Mark had to break off an accidental relationship with Zirrilit.
“Okay but I just don’t understand, why is fuck a metaphor?” Zirrilit asked.
Mark considered it, it was a fairly innocuous question.
“I don’t think it counts as a metaphor. It's just something you yell when you are surprised… Or angry… or happy… Actually in English you can just put fuck wherever you want into most sentenses for whatever reason.” Mark tried to explain.
Zirrilit considered it for a moment before responding, “English doesn’t make sense.”
“Yeah,” Mark agreed.
They both stood in an acrid tunnel filled with little slime monsters and stared down into the dark cavern before them. It didn’t smell of mold or dust or even of the earth as you would expect from an ancient sealed passageway.
It was just a dark empty stairway down into unknown depths.

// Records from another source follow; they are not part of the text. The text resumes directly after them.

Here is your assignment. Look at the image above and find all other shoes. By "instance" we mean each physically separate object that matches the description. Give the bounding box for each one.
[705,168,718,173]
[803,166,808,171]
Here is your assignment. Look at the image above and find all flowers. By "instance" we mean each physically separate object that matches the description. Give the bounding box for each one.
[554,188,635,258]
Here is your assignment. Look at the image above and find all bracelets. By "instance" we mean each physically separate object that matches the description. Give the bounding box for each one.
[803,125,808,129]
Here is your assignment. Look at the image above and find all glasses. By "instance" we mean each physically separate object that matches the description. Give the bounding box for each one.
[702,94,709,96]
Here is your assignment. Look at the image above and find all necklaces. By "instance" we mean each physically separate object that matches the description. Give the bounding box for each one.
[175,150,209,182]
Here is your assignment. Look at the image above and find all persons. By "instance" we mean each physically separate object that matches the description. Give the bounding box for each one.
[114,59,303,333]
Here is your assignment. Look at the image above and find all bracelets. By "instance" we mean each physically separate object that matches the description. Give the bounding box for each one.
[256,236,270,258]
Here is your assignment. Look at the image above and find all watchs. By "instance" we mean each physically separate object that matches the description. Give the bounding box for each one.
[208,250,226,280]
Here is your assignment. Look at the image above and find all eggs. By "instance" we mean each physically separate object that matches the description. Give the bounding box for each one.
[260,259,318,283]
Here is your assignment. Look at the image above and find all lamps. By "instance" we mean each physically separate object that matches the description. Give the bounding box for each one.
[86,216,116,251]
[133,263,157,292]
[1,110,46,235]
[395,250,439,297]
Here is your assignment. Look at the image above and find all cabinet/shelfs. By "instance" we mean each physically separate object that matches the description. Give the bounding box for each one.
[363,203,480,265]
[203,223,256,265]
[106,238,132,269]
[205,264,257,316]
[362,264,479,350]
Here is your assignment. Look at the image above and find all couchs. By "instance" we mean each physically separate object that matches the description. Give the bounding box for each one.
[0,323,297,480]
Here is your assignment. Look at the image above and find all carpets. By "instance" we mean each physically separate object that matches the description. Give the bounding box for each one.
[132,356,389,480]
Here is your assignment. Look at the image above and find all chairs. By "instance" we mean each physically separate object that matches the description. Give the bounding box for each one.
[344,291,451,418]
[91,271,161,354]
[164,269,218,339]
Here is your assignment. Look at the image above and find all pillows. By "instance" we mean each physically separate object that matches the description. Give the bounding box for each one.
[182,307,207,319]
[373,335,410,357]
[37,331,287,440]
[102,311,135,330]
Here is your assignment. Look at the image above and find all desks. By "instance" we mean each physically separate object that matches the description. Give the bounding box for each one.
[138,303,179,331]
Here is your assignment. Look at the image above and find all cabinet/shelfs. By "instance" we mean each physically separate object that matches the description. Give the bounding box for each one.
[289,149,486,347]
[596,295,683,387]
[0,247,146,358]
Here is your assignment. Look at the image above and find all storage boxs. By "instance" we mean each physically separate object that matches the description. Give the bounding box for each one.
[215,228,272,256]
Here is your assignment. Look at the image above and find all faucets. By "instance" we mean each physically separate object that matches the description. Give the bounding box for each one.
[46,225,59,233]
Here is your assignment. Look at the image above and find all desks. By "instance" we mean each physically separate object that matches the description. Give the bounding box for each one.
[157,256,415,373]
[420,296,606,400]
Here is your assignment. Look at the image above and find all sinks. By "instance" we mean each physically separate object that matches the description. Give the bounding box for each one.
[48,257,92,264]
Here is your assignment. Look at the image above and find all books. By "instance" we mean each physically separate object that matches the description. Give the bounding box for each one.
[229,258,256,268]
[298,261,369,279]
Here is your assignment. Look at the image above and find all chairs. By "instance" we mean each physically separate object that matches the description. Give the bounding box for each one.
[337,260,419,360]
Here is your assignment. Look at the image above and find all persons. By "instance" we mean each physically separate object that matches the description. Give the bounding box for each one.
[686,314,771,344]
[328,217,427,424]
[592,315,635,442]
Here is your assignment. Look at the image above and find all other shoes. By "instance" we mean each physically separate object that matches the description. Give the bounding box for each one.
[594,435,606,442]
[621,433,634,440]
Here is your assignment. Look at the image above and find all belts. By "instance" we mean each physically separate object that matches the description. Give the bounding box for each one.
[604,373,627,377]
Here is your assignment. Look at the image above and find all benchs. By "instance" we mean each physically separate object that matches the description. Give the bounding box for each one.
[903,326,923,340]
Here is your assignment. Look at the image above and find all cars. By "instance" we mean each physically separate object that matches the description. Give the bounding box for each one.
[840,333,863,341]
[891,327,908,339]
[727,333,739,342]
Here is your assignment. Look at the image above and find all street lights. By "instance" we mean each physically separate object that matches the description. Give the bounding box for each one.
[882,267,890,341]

“Okay, I’ll go look at whats down here while you stay up here.” Zirrilit said while nodding. That plan made the most sense after all.
“Zirrilit maybe we should consider-”
Zirrilit did not listen and just shuffled down the stone steps.
Mark stood warily staring down the depths that had been opened up in front of him. Considering whether he should follow, or be on the watch for what had made this secret passage. Maybe he should just run and get help? Why would someone put this here?
He could feel himself beginning to panic already, and almost turned to run and get help before he realized Core was directly behind him.
Watching him.
The realization that he was not alone calmed him. He reached over and grasped the machine’s arm to steady himself and started breathing exercises to calm his heart rate.
After a few minutes Zirrilit trudged back up the stairs and dropped a crate onto the ground in front of Mark.
Zirrilit yelled loud enough to startle Mark, “I found a box!”
“Was this all that was down there?”
“Yup! Big empty room and this box right in the middle.”
Mark considered the possible reasons of why that could happen for a few seconds before coming to a proper answer for this situation.
“That is freaking weird.”
He reached towards the crate and pried the lid off, inside there was a sword with a glowing blue edge.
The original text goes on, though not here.